You are referring to a "floating shield" (one end 'floats' -- is not connected.) This is exactly to PREVENT any curent flow, which would result in hum and RFI being mixed with the audio signal (and thus winding up in your speakers!)
Having the shield connected at one end only does not prevent intercepted hum and RFI from draining to ground at the connected end.
In the old days ;~) single ended interconnects contained only one (center) conductor (+) and the shield carried the (-) signal, so it had to be connected at both ends. Then Bruce Brisson (owner of MIT cables) invented the "shotgun" single-ended interconnect while working for MonsterCable, which is what put MonsterCable on the map! It is called "shotgun" because it contains TWO signal conductors (double-barreled shotgun ;~) surrounded by a shield -- but since the shield no longer has to carry the audio signal, it can be 'grounded' at just one end, and can do its shielding job even more effectively.
Mr. Brisson provided these shotgun cables with ARROWS, which point to the end of the cable where the shield is connected to ground (no, the arrows have NOTHING TO DO WITH SIGNAL FLOW!) He did this specifically so that all interconnects could be installed with the grounded end of their shields connected to the preamp (yes, EVEN THE ONES BETWEEN THE PREAMP AND THE AMP!) That is because such a configuration is what's called 'Star Grounding' -- with the preamp at the center of the 'star'.
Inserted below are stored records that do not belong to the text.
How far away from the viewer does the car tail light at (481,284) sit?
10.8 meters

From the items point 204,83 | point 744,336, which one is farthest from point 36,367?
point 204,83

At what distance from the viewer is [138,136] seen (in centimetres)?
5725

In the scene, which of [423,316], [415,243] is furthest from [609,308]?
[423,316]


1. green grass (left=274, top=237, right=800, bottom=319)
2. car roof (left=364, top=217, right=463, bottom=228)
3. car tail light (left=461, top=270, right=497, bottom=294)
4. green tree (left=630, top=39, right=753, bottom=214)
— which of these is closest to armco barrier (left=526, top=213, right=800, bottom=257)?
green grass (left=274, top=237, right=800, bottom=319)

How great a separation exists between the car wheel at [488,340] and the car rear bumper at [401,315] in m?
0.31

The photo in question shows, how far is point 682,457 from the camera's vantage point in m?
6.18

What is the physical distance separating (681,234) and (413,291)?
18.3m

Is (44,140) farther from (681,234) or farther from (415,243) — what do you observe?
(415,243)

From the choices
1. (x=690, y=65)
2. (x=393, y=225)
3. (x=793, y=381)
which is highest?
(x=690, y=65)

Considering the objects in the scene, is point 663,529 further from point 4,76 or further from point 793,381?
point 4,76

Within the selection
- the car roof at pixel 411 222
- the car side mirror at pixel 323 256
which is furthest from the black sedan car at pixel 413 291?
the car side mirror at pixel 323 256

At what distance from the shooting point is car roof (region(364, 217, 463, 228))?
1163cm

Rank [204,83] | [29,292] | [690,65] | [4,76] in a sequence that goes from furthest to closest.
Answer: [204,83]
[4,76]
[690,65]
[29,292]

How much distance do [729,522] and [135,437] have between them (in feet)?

Star Grounding provides the quietest system; and in order to prevent ground loops, the preamp should be the ONLY component actually grounded to the wall. In the old days ;~) we generally put 'cheater plugs' on the (three prong) power cords of all other equipment, to prevent additional grounding points (which will always produce ground loops.)
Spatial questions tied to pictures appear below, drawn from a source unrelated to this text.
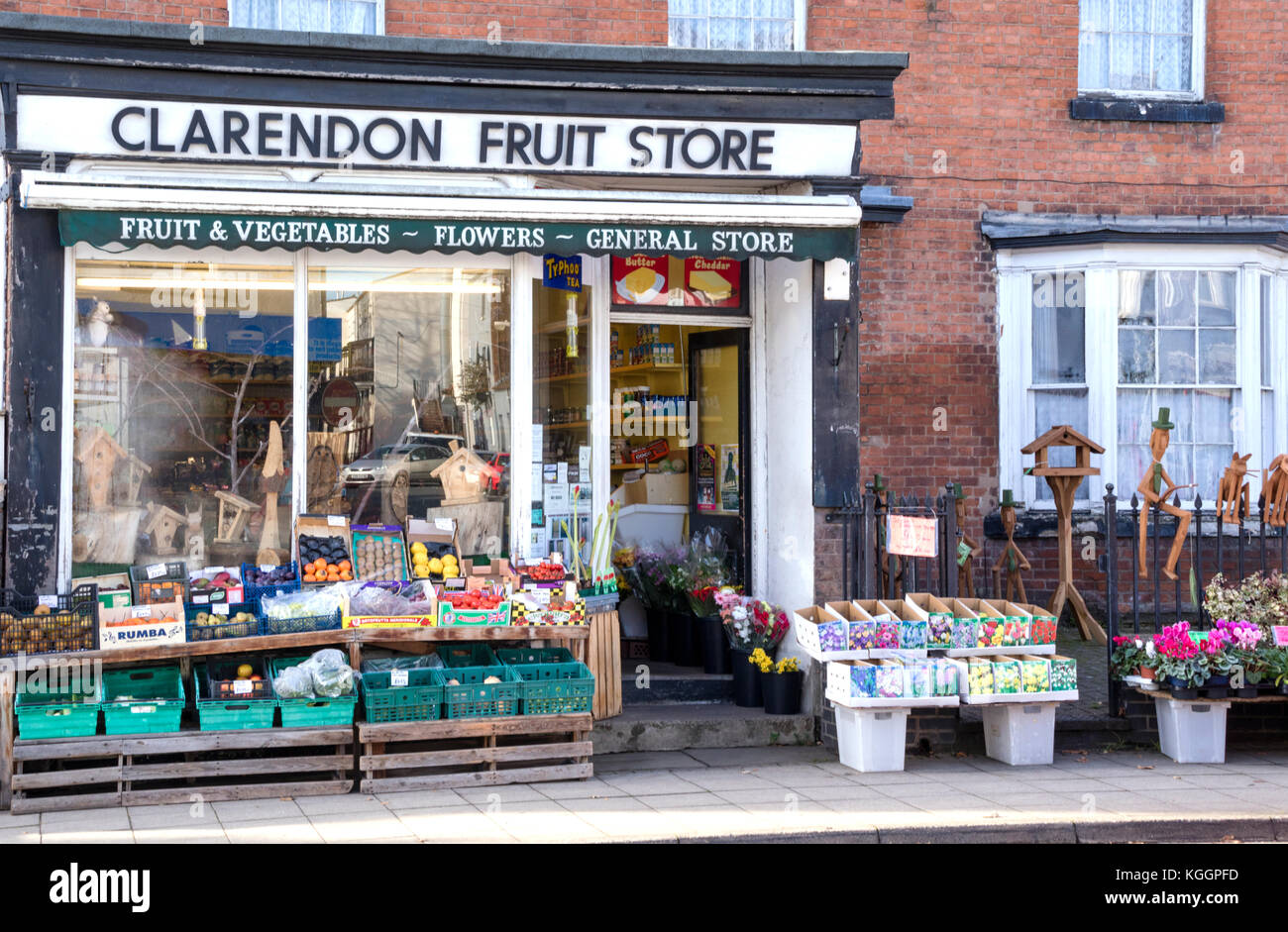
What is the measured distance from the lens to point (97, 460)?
8375 millimetres

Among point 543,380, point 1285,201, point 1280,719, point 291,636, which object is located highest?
point 1285,201

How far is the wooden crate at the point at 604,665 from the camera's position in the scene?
8.84m

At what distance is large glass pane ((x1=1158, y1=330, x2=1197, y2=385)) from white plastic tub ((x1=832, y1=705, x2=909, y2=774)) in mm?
4720

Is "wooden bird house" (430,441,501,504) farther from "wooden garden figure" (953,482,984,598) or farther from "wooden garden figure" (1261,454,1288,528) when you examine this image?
"wooden garden figure" (1261,454,1288,528)

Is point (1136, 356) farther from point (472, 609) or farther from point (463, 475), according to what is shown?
point (472, 609)

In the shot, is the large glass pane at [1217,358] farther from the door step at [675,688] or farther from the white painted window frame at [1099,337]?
the door step at [675,688]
Unfortunately, installing 'cheater plugs' can produce a, shock hazard if you are working on your system and remove the interconnects (and thus the ground connection) from a piece of equipment that has a cheater plug on it (for example: if you were adjusting the bias on a tube amp, which requires removing the input interconnects ;~) So be careful! Much of today's equipment (especially amplifiers) have switches on the back that allow you to 'float' (disconnect) that piece of equipment's audio circuits from ground, and thus eleminating the need for cheater plugs (the equipment's chassis is still grounded) and preventing you from accidentally electrocuting yourself!